=== Extrait du texte ===
Toujours très active aujourd’hui, l’obscure scène de soundcloud qui a vu naître des rappeurs comme $uicideboy$ ou Pouya a marqué les esprits grâce à son ambiance unique. C’est tout l’héritage de la Three 6 Mafia qui a revu le jour en ces rappeurs aux alentours de 2013 avec un retour à l’horrocore et aux thèmes morbides. Parmi ces énergumènes, on retrouve le mystérieux Night Lovell. Rappeur nocturne ayant fait ses armes dans le sport, Lovell est un être à part dans le paysage américain. Entre sa fascination pour la nuit, son amour pour Ottawa et ses ambiances abyssales, l’artiste s’est construit une solide réputation pour devenir l’un des plus atypiques rappeurs des années 2010. Retour sur son histoire et sur Concept Vague, son premier projet sorti en 2014. 

Le représentant d’Ottawa

Ottawa est une terre hostile et sauvage. Un lieu de naissance qui à condamné dès sa naissance Lovell à une lassitude de la vie. Fils d’un rappeur nommé Mc Renegade, Lovell est bercé par Tupac et Biggie mais également par AC/DC. Son père est son premier soutien  et va le pousser à faire de la musique assez jeune. Mais l’environnement de d’Ottawa, une ville glaciale et ennuyante le pousse d’abord à s’isoler. Il est un jeune très timide qui s’enferme pour jouer aux jeux vidéos ou pour faire de la batterie.
===
> Consigne a: Relevez toutes les lignes ci-dessous qui contiennent la chaîne « Rate ». La casse doit être respectée.
=== Données d'entrée ===
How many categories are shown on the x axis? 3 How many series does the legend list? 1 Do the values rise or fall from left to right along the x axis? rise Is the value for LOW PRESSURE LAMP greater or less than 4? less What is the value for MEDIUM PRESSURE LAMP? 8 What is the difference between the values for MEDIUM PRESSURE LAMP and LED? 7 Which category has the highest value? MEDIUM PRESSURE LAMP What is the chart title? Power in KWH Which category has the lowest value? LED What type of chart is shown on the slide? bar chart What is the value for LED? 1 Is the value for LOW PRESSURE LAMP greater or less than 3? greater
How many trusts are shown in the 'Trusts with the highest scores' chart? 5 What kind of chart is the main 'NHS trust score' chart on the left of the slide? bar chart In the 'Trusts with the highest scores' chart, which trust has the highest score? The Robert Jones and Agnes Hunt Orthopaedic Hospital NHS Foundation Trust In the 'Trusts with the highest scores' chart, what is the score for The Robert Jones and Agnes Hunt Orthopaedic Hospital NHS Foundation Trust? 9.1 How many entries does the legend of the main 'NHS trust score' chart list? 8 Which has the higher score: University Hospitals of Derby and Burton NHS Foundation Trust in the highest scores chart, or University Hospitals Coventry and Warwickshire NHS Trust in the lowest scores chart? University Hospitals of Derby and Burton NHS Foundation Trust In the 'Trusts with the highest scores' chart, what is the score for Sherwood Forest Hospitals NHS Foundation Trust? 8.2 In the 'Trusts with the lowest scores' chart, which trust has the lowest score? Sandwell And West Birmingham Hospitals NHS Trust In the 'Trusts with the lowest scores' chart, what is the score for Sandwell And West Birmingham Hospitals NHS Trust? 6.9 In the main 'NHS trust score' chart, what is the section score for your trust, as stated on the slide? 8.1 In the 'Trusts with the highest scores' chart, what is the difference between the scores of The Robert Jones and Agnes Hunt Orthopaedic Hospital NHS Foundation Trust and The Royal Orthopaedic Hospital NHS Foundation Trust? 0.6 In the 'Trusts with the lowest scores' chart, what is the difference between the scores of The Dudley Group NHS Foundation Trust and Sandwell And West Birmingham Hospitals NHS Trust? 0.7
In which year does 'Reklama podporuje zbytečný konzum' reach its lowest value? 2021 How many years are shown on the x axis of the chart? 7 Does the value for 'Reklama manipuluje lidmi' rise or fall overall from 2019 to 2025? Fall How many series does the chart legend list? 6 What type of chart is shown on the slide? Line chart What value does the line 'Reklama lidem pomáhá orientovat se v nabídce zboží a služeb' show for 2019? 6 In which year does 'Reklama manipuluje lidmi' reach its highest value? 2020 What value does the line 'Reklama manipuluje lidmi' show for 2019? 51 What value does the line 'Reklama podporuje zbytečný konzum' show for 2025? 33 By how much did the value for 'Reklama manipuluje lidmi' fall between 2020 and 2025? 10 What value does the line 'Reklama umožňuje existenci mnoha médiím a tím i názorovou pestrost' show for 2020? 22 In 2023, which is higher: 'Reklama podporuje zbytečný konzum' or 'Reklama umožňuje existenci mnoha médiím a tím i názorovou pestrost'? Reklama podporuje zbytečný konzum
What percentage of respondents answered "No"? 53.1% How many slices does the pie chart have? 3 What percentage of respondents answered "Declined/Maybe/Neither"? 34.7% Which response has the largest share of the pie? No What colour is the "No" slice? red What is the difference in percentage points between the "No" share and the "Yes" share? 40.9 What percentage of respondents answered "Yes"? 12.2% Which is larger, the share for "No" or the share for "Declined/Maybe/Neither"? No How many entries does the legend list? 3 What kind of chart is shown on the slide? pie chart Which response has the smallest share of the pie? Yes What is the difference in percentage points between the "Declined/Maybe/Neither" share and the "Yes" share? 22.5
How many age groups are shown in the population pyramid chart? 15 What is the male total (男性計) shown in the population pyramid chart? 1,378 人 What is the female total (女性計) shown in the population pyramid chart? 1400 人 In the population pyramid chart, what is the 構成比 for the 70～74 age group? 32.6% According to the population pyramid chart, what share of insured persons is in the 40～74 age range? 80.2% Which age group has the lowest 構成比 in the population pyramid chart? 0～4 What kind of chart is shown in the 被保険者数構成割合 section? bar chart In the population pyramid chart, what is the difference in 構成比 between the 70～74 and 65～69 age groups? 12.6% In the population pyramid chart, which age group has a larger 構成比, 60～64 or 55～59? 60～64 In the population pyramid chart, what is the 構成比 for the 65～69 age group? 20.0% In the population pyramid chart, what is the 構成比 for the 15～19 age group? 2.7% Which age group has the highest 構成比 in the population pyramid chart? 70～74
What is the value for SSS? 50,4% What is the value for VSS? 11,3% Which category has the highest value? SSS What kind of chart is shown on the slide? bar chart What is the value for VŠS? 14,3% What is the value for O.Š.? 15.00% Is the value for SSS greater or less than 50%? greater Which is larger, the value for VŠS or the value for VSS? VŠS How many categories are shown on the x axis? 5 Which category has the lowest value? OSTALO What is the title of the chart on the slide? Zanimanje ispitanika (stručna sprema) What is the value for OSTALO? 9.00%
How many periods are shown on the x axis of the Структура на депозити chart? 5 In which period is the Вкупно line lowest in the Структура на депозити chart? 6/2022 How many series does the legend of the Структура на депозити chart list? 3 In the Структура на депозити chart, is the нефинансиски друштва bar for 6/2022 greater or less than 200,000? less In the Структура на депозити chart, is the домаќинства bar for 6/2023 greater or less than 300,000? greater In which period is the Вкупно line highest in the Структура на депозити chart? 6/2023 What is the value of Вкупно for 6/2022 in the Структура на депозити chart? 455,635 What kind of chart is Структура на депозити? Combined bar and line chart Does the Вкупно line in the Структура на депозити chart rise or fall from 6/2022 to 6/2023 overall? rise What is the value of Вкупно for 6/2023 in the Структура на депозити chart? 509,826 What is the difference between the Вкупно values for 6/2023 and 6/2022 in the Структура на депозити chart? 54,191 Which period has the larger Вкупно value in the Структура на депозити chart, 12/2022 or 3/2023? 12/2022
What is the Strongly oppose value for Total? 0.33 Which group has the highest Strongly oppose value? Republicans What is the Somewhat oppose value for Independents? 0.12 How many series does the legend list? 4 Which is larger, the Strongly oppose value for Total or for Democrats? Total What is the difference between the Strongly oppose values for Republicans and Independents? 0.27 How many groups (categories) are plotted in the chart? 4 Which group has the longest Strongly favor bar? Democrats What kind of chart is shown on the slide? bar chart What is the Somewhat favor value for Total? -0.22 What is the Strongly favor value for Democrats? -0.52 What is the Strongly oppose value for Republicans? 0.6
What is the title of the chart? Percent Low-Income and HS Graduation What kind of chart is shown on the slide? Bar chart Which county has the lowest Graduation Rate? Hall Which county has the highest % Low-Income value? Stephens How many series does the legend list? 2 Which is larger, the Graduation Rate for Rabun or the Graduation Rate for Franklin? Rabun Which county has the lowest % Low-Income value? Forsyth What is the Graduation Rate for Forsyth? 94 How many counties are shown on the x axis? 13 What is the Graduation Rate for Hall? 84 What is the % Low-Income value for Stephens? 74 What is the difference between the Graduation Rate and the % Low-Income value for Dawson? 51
===
> Consigne b: Énumérez les artistes qui, selon le texte sur Night Lovell, ont bercé le rappeur.

> Réponse attendue a:
What is the title of the chart? Percent Low-Income and HS Graduation What kind of chart is shown on the slide? Bar chart Which county has the lowest Graduation Rate? Hall Which county has the highest % Low-Income value? Stephens How many series does the legend list? 2 Which is larger, the Graduation Rate for Rabun or the Graduation Rate for Franklin? Rabun Which county has the lowest % Low-Income value? Forsyth What is the Graduation Rate for Forsyth? 94 How many counties are shown on the x axis? 13 What is the Graduation Rate for Hall? 84 What is the % Low-Income value for Stephens? 74 What is the difference between the Graduation Rate and the % Low-Income value for Dawson? 51

> Réponse attendue b: Tupac, Biggie et AC/DC.